> **Task prompt**: Each line should be copied exactly.

> **Raw records**:
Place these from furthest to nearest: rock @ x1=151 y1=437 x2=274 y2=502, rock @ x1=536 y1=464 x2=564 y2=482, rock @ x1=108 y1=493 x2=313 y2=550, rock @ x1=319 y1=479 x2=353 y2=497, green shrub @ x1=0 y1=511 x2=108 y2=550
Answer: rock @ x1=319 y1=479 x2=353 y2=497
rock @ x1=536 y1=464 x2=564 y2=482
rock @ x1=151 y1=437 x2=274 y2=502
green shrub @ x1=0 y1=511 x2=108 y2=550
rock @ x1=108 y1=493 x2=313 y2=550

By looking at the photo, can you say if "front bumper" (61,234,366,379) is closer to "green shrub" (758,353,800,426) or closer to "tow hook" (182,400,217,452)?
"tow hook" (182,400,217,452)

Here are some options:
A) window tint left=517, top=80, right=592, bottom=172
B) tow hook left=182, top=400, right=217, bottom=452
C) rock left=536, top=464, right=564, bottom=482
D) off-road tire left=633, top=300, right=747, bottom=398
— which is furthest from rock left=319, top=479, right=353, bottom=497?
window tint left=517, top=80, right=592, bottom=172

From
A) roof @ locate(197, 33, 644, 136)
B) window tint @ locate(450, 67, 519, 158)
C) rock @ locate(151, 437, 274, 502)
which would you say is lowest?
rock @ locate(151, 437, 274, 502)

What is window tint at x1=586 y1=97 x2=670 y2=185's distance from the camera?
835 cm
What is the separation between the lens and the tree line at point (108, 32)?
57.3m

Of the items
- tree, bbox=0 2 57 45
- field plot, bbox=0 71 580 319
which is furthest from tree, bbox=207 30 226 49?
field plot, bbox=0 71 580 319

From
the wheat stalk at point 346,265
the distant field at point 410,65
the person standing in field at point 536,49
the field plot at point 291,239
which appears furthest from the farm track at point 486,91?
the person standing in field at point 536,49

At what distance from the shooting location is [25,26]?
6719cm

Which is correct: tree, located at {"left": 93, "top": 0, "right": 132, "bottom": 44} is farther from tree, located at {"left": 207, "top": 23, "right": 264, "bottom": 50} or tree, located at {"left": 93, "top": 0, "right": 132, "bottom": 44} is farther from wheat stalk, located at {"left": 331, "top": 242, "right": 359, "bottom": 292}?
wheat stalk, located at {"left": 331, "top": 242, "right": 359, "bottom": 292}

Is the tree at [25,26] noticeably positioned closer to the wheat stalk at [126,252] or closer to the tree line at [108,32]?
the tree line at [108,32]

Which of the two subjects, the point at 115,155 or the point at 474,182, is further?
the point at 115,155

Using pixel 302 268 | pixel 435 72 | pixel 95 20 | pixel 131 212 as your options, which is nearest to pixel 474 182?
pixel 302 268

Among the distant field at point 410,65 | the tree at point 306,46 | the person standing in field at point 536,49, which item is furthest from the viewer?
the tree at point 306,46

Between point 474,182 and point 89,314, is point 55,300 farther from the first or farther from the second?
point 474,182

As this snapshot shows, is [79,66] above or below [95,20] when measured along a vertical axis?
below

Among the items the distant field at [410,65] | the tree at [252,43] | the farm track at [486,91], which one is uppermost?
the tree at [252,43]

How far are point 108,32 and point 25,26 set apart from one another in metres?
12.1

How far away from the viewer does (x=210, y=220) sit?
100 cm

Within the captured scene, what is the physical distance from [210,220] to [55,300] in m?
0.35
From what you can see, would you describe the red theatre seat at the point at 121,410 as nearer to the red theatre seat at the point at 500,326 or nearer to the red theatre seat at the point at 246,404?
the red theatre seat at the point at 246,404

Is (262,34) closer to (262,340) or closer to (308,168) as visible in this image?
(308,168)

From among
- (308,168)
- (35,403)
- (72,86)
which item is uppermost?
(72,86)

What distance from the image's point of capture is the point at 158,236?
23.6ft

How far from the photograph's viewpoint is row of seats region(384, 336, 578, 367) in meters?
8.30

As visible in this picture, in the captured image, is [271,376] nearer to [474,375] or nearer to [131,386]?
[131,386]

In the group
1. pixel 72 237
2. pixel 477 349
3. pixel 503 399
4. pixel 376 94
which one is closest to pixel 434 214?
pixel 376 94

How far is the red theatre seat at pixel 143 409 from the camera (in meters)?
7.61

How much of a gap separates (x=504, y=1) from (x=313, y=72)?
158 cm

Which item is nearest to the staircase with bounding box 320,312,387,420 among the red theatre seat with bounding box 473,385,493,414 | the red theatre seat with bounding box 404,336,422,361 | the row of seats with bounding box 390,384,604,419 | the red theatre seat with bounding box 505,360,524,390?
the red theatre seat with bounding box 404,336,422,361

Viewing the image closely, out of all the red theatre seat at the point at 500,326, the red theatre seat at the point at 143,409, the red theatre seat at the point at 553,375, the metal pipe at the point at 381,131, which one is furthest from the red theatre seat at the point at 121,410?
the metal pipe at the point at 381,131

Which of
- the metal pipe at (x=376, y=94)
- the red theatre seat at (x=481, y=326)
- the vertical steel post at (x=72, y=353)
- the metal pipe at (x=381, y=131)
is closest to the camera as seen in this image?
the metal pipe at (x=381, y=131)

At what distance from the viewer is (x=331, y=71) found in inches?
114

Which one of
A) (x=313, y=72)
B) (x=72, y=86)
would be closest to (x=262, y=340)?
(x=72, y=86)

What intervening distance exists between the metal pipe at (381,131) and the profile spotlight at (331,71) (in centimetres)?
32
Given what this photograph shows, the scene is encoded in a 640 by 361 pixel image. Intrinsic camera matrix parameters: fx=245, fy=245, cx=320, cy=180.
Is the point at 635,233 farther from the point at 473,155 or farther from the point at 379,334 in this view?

> **Worked solution**:
Place these from furthest to nearest: rock @ x1=151 y1=437 x2=274 y2=502, rock @ x1=536 y1=464 x2=564 y2=482, rock @ x1=108 y1=493 x2=313 y2=550, rock @ x1=319 y1=479 x2=353 y2=497, green shrub @ x1=0 y1=511 x2=108 y2=550
Answer: rock @ x1=319 y1=479 x2=353 y2=497
rock @ x1=536 y1=464 x2=564 y2=482
rock @ x1=151 y1=437 x2=274 y2=502
green shrub @ x1=0 y1=511 x2=108 y2=550
rock @ x1=108 y1=493 x2=313 y2=550

By looking at the photo, can you say if "front bumper" (61,234,366,379) is closer to "green shrub" (758,353,800,426) or closer to "tow hook" (182,400,217,452)?
"tow hook" (182,400,217,452)

Here are some options:
A) window tint left=517, top=80, right=592, bottom=172
B) tow hook left=182, top=400, right=217, bottom=452
C) rock left=536, top=464, right=564, bottom=482
D) off-road tire left=633, top=300, right=747, bottom=398
— which is furthest from rock left=319, top=479, right=353, bottom=497?
window tint left=517, top=80, right=592, bottom=172

From
A) roof @ locate(197, 33, 644, 136)
B) window tint @ locate(450, 67, 519, 158)
C) rock @ locate(151, 437, 274, 502)
which would you say is lowest?
rock @ locate(151, 437, 274, 502)

What is window tint at x1=586 y1=97 x2=670 y2=185's distance from the camera?
835 cm
What is the separation between the lens and the tree line at point (108, 32)?
57.3m

Of the items
- tree, bbox=0 2 57 45
- field plot, bbox=0 71 580 319
which is furthest from tree, bbox=207 30 226 49?
field plot, bbox=0 71 580 319

From
the wheat stalk at point 346,265
the distant field at point 410,65
the person standing in field at point 536,49
the field plot at point 291,239
which appears furthest from the farm track at point 486,91?
the person standing in field at point 536,49

At what distance from the shooting location is [25,26]?
6719cm

Which is correct: tree, located at {"left": 93, "top": 0, "right": 132, "bottom": 44} is farther from tree, located at {"left": 207, "top": 23, "right": 264, "bottom": 50} or tree, located at {"left": 93, "top": 0, "right": 132, "bottom": 44} is farther from wheat stalk, located at {"left": 331, "top": 242, "right": 359, "bottom": 292}?
wheat stalk, located at {"left": 331, "top": 242, "right": 359, "bottom": 292}

Is the tree at [25,26] noticeably positioned closer to the wheat stalk at [126,252] or closer to the tree line at [108,32]?
the tree line at [108,32]

Which of the two subjects, the point at 115,155 or the point at 474,182, is further?
the point at 115,155

Using pixel 302 268 | pixel 435 72 | pixel 95 20 | pixel 131 212 as your options, which is nearest to pixel 474 182?
pixel 302 268

Among the distant field at point 410,65 | the tree at point 306,46 | the person standing in field at point 536,49, which item is furthest from the viewer?
the tree at point 306,46

Between point 474,182 and point 89,314, is point 55,300 farther from the first or farther from the second?
point 474,182

As this snapshot shows, is [79,66] above or below [95,20] when measured along a vertical axis?
below

Among the items the distant field at [410,65] | the tree at [252,43] | the farm track at [486,91], which one is uppermost?
the tree at [252,43]

How far are point 108,32 and point 25,26 set apart from one another in metres?
12.1

How far away from the viewer does (x=210, y=220) sit?
100 cm

Within the captured scene, what is the physical distance from [210,220] to [55,300] in m?
0.35
From what you can see, would you describe the red theatre seat at the point at 121,410 as nearer to the red theatre seat at the point at 500,326 or nearer to the red theatre seat at the point at 246,404?
the red theatre seat at the point at 246,404

Is (262,34) closer to (262,340) or closer to (308,168) as visible in this image?
(308,168)

From among
- (308,168)
- (35,403)
- (72,86)
which item is uppermost?
(72,86)

What distance from the image's point of capture is the point at 158,236?
23.6ft

How far from the photograph's viewpoint is row of seats region(384, 336, 578, 367) in meters?
8.30

As visible in this picture, in the captured image, is [271,376] nearer to [474,375] or nearer to [131,386]?
[131,386]

In the group
1. pixel 72 237
2. pixel 477 349
3. pixel 503 399
4. pixel 376 94
which one is closest to pixel 434 214?
pixel 376 94

How far is the red theatre seat at pixel 143 409 from the camera (in meters)?
7.61

How much of a gap separates (x=504, y=1) from (x=313, y=72)?
158 cm

Which item is nearest to the staircase with bounding box 320,312,387,420 among the red theatre seat with bounding box 473,385,493,414 | the red theatre seat with bounding box 404,336,422,361 | the row of seats with bounding box 390,384,604,419 | the red theatre seat with bounding box 505,360,524,390?
the red theatre seat with bounding box 404,336,422,361

Viewing the image closely, out of all the red theatre seat at the point at 500,326, the red theatre seat at the point at 143,409, the red theatre seat at the point at 553,375, the metal pipe at the point at 381,131, which one is furthest from the red theatre seat at the point at 121,410?
the metal pipe at the point at 381,131

Which of
- the metal pipe at (x=376, y=94)
- the red theatre seat at (x=481, y=326)
- the vertical steel post at (x=72, y=353)
- the metal pipe at (x=381, y=131)
is closest to the camera as seen in this image?
the metal pipe at (x=381, y=131)

At what distance from the viewer is (x=331, y=71) found in inches?
114

Which one of
A) (x=313, y=72)
B) (x=72, y=86)
would be closest to (x=262, y=340)?
(x=72, y=86)

What intervening distance exists between the metal pipe at (381,131) and the profile spotlight at (331,71) (in centimetres)?
32
Given what this photograph shows, the scene is encoded in a 640 by 361 pixel image. Intrinsic camera matrix parameters: fx=245, fy=245, cx=320, cy=180.
Is the point at 635,233 farther from the point at 473,155 or farther from the point at 379,334 in this view?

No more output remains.